CORTE SUPREMA DE JUSTICIA Radicación n.° 76929 LUIS GABRIEL MIRANDA BUELVAS Magistrado Ponente STL20475-2017 Radicación n.° 76929 Acta 44 Bogotá, D.C., veintinueve (29) de noviembre de dos mil diecisiete (2017). Resuelve la Corte la impugnación interpuesta por RIGOBERTO MORENO TOVAR contra el fallo proferido por la Sala Civil Familia Laboral del Tribunal Superior de Villavicencio el 11 de octubre de 2017, dentro de la acción de tutela que interpuso contra la FISCALÍA GENERAL DE LA NACIÓN, trámite al cual se vinculó a la Dirección Nacional de Protección y Asistencia, a la Dirección Administrativa Seccional de Fiscalías y a la señora Amalia Sofía Torres Zambrano. I.
ANTECEDENTES El accionante fundamentó su solicitud de amparo en los hechos que a continuación se resumen: Que después de más de 14 años de servicio en el Departamento Administrativo de Seguridad D.A.S., fue reasignado, como consecuencia de la eliminación de dicha entidad por parte del Gobierno Nacional, desde el 1.º de enero de 2012, a la Fiscalía General de la Nación – Dirección Nacional de Protección-, donde actualmente desempeña el cargo de Agente de Protección y Seguridad I. Que el 4 de agosto de 2011, mediante conciliación celebrada en la Defensoría de Familia n.º 2 de Villavicencio, acordó con la madre de sus hijos, señora Amalia Sofía Torres Zambrano, dejar a cargo de él, la custodia y cuidado personal de sus hijos, quienes tienen 21, 17 y 15 años de edad y continúan bajo su responsabilidad.
Que desde el 24 de mayo de 2013, puso en conocimiento de la Fiscalía General de la Nación su condición de padre de familia; que su hija de 17 años está estudiando décimo grado en la Institución Educativa Champagnat Pinares de Oriente de Villavicencio y el de 15 años cursa octavo grado en el Colegio Departamental Gilberto Alzate Avendaño de la referida ciudad.

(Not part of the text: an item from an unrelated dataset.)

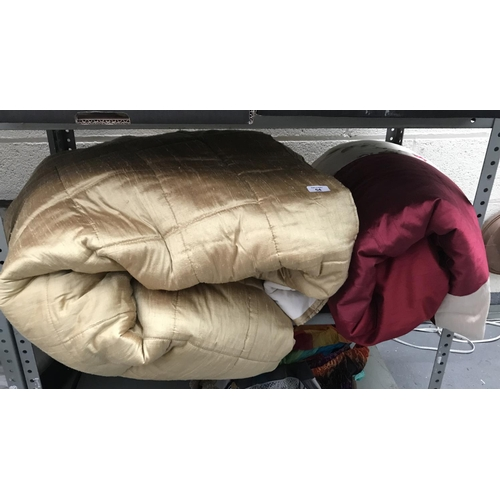 54 - 2 High quality bed throws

Que el 25 de septiembre de 2017, la Fiscalía General de la Nación le notificó el memorando n.º 342 del 21 del citado mes y año, donde le comunicó que a partir de esa fecha y hasta nueva orden, desempeñaría las funciones propias de su cargo en el Grupo de Seguridad e Infraestructura y Personas en el Municipio de Granada (Meta). Que el acto administrativo de traslado carece de razonabilidad y legitimidad por no tener motivación, pues en este solo se evidencia la facultad legal que tiene el director de protección y asistencia para ordenar el traslado; que el calendario académico de sus hijos está por terminar, y no le es posible llevarlos a la ciudad de Granada, además que con ese traslado se quebrantaría su núcleo familiar.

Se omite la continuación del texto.